Stimme dir vollkommen zu! Mir schwillt auch immer der Kamm wenn irgendwelche Leute hanebüchene "Erfindungen" ihr Eigen nennen. Ob das nun ein kopierter Köder oder kopierter Einholstil ist.

Das schlimme daran ist nur, das immer noch ein paar Leute drauf reinfallen. Solche Gurus finden selbst noch Kunden, wenn sie die perfekte Methode zum Ar*ch abwischen erfunden haben wollen...


----------



## Pwacemaker1 (19. Juli 2014)

*AW: Angeln mit kauli*

Also,ich finde,der originale kauli,ist kein nachbau...er hat keine Ähnlichkeit mit dem Playboy...also der neue kauli und die stinte von mb schon eher...aber das wäre jetzt ne neue Diskussion...

Zurück zum Thema:

Ich war heute Morgen mal am Wasser... Morgens vor 6Uhr... Keine Sonne,die auf's Wasser knallt,da dachte ich,nimm mal was schockendes... Also pink/glitter an die Leine mit dem 18g Kopf 3/0 und keinem Stinger... Ich wollte nur ne Stunde bleiben und sehen,wie MEINE kaulis laufen... 10min am Wasser,5auswürfe gemacht und Treffer... Absinken lassen und n Schlag in der rute gehabt...Anhieb...ein Ca. 50cm Zander... Ich dachte,vielleicht Zufall,also auf zur nächsten buhne:

Ein Stück in den Strom geworfen,spüre ich sogar,wie der kauli vibriert... Tock...fehlbiss... 2.auswurf: wieder die Aktion am spüren,tock,Anhieb,fehlbiss...also dachte ich,die Farbe is gut...eine halbe Stunde später,oder vielleicht auch Stunde...fing die Sonne an auf's Wasser zu knallen...also nehme ich den pinki...nix...einige Zeit vergeht ohne jeglichen Kontakt... Kauli 2.0 rangehangen(goldglitter) nix. Also Köder Wechsel...ich versuchte es mit blau/weiß/Rot und mit neongrün...beides an einer buhne...nicht ein zupfer...es war gerade 9Uhr,ich stand noch an der buhne,wo ich die beiden Köder badete und dachte mir: bei der Sonne? Glitzer!!!  Ich meine 8 Farben durchgegangen und entschied mich dann für flieder,der ein paar glitzernde Elemente hat... 30auswürfe Ca. Mit anderen ködern,einen mit flieder an eine Stelle,10 vom buhnenkopf entfernt,die ich schon bestimmt 10 mal angeworfen hatte,absinken lassen,2kurbelumdrehungen...BISSNatürlich beantwortete ich diesen mit einem Anhieb...ging aber ins Lehre...SO SCHIEN ES...ließ die Schnur kurz durchhangen und als ich weiter kurbelte... WIEDERSTAND... Doch bekommen! Ca 55cm...  Einen um 6Uhr den anderen um 9 Uhr...

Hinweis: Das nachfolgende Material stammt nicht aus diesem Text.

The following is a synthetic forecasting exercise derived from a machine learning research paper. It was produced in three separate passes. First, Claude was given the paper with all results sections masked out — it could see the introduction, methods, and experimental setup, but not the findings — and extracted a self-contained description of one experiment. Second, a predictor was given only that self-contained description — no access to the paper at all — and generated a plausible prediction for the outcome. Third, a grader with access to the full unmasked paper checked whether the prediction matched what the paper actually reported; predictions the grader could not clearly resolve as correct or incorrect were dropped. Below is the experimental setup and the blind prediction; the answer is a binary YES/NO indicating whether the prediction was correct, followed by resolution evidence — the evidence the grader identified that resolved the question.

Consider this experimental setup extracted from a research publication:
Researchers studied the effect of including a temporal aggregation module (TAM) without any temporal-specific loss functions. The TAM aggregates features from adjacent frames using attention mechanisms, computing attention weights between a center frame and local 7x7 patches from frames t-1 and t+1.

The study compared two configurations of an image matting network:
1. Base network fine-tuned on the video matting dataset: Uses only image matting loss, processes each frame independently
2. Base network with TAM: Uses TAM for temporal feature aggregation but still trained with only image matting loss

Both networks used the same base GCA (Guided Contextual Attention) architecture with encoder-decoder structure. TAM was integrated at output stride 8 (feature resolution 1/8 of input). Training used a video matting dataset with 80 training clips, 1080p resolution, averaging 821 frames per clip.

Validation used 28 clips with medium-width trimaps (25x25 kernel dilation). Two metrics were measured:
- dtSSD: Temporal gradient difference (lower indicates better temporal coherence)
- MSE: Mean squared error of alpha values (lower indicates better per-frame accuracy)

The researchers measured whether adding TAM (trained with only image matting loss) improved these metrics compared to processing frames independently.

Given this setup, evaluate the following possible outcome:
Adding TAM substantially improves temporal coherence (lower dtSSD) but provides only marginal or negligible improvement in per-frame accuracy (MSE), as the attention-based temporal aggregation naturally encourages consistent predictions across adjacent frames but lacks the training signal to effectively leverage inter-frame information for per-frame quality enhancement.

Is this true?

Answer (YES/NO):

Den 2. Fing ich trotz Stinger,wobei ich sagen muss,dadurch geht viel Aktion verloren,egal wo er sitzt. 

Also,mein Fazit:

Der kauli ist kein schlechter Köder,wenn man sich dem Wetter anpasst und einigermaßen am Wasser auskennt, eine Investition wert. Ich möchte nicht sagen,er ist besser als Playboy,stint oder lunkers,bass assassin und dull...aber für meinen Geschmack,ist er der richtige Köder,da ich ihn in der rute spüre,was ich bei den stinten zb. Nicht tue... Ich bin echt zufrieden und 2 Zander in 3h ist doch recht passabel... Leider kann man nur noch die kaulis 2.0 bei www.der-angelschop.de bestellen,daher ist es schade,dass ich ihn jetzt erst für mich entdeckt habe...aber wenn ich mir noch 20 stinte hole in meinen LieblingsFarben hot albino u green tomato,dürfte ich mit den,meinen 8Farben kaulis und meinen spro dulls diese Saison gut überstehen,Chancen auf weitere gute fänge und eine schöne Zeit am Wasser haben.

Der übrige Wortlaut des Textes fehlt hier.